**Work instructions**
Reproduce the records below line for line, leaving out the pictures.

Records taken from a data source
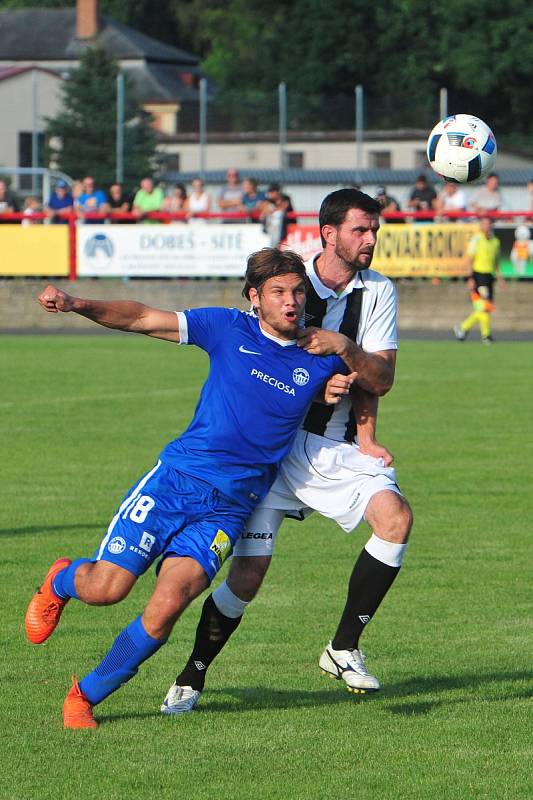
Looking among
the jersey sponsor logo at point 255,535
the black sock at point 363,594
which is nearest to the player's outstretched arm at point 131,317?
the jersey sponsor logo at point 255,535

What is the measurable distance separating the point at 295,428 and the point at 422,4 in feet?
243


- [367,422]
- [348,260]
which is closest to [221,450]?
[367,422]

**Solved exercise**
Looking among
the jersey sponsor logo at point 255,535
the black sock at point 363,594
which is nearest to the player's outstretched arm at point 131,317?
the jersey sponsor logo at point 255,535

What is the measurable distance separating the point at 295,428 and the point at 422,4 in feet?
243


- [367,422]
- [348,260]
which is closest to [221,450]?
[367,422]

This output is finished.